Verein und GmbH tragen den Zusatz „Baden-Württemberg“. Beschränken Sie sich mit Ihren Aktivitäten rein auf das „Ländle“?

Schiek: Keineswegs. Das Netzwerk hat zwar seinen Schwerpunkt in Baden-Württemberg, ist heute aber in ganz Deutschland aktiv. Die grundlegende Aufgabe eines Clusters ist ja die Vernetzung. Also müssen wir uns in unserer Vorbildfunktion auch selbst vernetzen – mit anderen Mechatronik-Clustern aus Deutschland, der Schweiz und Österreich ebenso, wie mit baden-württembergischen Clustern, die andere Themenschwerpunkte haben.

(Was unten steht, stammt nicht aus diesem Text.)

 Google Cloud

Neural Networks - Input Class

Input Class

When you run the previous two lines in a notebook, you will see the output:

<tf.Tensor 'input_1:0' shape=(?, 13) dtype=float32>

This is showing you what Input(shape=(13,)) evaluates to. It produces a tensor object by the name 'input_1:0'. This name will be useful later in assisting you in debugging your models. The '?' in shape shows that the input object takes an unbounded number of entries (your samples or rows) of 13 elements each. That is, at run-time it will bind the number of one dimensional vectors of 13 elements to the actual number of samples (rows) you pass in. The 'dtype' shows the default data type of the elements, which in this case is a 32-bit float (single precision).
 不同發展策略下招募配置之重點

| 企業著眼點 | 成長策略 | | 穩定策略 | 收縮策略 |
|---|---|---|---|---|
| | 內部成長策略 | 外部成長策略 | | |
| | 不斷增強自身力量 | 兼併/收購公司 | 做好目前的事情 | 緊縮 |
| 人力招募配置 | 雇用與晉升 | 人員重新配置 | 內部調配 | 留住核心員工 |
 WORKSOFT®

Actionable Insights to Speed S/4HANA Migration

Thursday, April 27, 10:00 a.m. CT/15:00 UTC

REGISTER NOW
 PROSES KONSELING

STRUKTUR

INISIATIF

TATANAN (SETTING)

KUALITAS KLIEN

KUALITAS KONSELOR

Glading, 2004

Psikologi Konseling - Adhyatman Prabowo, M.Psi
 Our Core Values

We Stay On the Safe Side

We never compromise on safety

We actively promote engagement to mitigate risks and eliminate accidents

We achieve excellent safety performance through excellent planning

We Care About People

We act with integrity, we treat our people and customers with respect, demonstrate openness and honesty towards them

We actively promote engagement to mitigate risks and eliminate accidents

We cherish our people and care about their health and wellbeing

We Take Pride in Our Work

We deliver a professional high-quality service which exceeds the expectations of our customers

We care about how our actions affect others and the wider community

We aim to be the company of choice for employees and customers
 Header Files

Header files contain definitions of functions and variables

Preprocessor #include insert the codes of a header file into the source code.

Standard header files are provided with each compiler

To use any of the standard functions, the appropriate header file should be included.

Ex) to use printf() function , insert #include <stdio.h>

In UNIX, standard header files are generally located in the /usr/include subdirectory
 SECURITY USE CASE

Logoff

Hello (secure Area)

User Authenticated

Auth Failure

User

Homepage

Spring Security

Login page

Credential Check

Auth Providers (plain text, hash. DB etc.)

Über unser Netzwerk sind wir nicht zuletzt in wesentliche Projekte mit bundespolitischer Bedeutung beispielsweise mit Südamerika, China und der Türkei eingebunden. Ich persönlich bin der Überzeugung, dass zukünftig weltweit aufgestellte Innovationscluster mit Partnern aus allen Disziplinen und allen Ländern um Marktanteile ringen werden.

Die Motek 2011 steht vor der Tür. Vor einem Jahr hat der Verein die „Arena of Innovation“ ins Leben gerufen. Wird es eine Fortsetzung dieser Aktion geben?

Schiek: Ja, die AoI wird auf der Motek vom 10. bis 13. Oktober fortgesetzt. Ziel der Erstveranstaltung war es ja, spontan auf der Messe unterschiedlichste Personenkreise aus verschiedenen Fachgebieten an einen Tisch zu bekommen, um die gestellten Aufgaben zur Lösung vorher definierter Projekte interdisziplinär und live während den vier Messetagen zu bearbeiten. Die Ausschreibung der Ideen für die AoI 2011 läuft aktuell noch. Ergo wissen wir noch nicht, was uns erwartet. Kurzum: Wir „spielen“ wieder eine Reality-Show ohne Netz und doppelten Boden. Generell wird die AoI im Vergleich zum letzten Jahr, als sie ja noch ein Versuchsballon war, in größerer, veränderter und professionellerer Form weitergetrieben. Auch örtlich gibt es eine Veränderung: Dieses Mal wird die AoI im Atrium am Haupteingang Ost präsentiert. Jeder Messebesucher kann sich dabei in die Teams mit einbringen: als Zuschauer, Sponsor, aktiver AoI-Innovateur oder auch als Initiator einer „verrückten“ Idee. Mitmachen ist ausdrücklich erwünscht!